• QUOTED PASSAGE:
□ □ □

Infrastructure Setup#

For this implementation, we’ll need:

  • Wazuh Server: OVA 4.7.3 with all core components
  • Ubuntu 22.04: Hosting Fluentd and Hadoop
  • Network: Connectivity between Wazuh and Fluentd servers

Implementation Guide#

Phase 1: Configure Wazuh Fluentd Forwarder#

Enable Fluentd Forwarding#

Edit /var/ossec/etc/ossec.conf on the Wazuh server:

<ossec_config>
<!-- Define UDP socket for Fluentd -->
<socket>
<name>fluent_socket</name>
<location>/var/run/fluent.sock</location>
<mode>udp</mode>
</socket>
<!-- Configure alerts as input -->
<localfile>
<log_format>json</log_format>
<location>/var/ossec/logs/alerts/alerts.json</location>
<target>fluent_socket</target>
</localfile>
<!-- Fluentd forwarder configuration -->
<fluent-forward>
<enabled>yes</enabled>
<tag>wazuh</tag>
<socket_path>/var/run/fluent.sock</socket_path>
<address>FLUENTD_SERVER_IP</address>
<port>24224</port>
</fluent-forward>
</ossec_config>

Restart Wazuh manager:

Terminal window
systemctl restart wazuh-manager

Secure Mode Configuration (Optional)#

For production environments, enable TLS:

<fluent-forward>
<enabled>yes</enabled>
<tag>wazuh.secure</tag>
<socket_path>/var/run/fluent.sock</socket_path>
<address>FLUENTD_SERVER_IP</address>
<port>24224</port>
<shared_key>YOUR_SHARED_KEY</shared_key>
<ca_cert>/path/to/ca.pem</ca_cert>
<user_cert>/path/to/cert.pem</user_cert>
<user_key>/path/to/key.pem</user_key>
</fluent-forward>

Phase 2: Install and Configure Fluentd#

Installation Options#

Fluentd offers multiple installation methods:

Terminal window
# Option 1: fluent-package (Recommended)

□ □ □

• PROVIDED DATA:

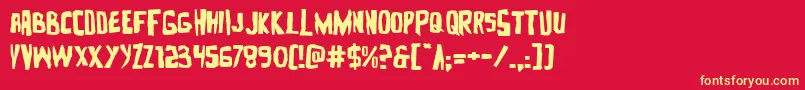 Шрифт Zakensteinexpand – жёлтые шрифты на красном фоне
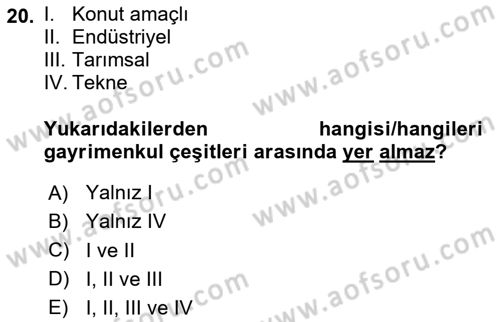 Belediye, İmar ve Gayrimenkul Mevzuatı Dersi 2024 - 2025 Yılı Yaz Okulu Sınav Soruları 20. Soru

□ □ □

• PROBLEMS AND TASKS:
1: From the Fluentd forwarding guide, extract the passage that starts at the words "Phase 2: Install" and ends after the words "1: fluent-package (Recommended)".
2: Answer these questions from the Fluentd forwarding guide:
(a) Which Ubuntu version hosts Fluentd and Hadoop?
(b) Which port does the forwarder configuration use?
(c) What tag does the secure mode configuration set?
The listing has no role in this work.

• TASK ANSWERS:
1:
Phase 2: Install and Configure Fluentd#

Installation Options#

Fluentd offers multiple installation methods:

Terminal window
# Option 1: fluent-package (Recommended)

2:
(a) Ubuntu 22.04
(b) 24224
(c) wazuh.secure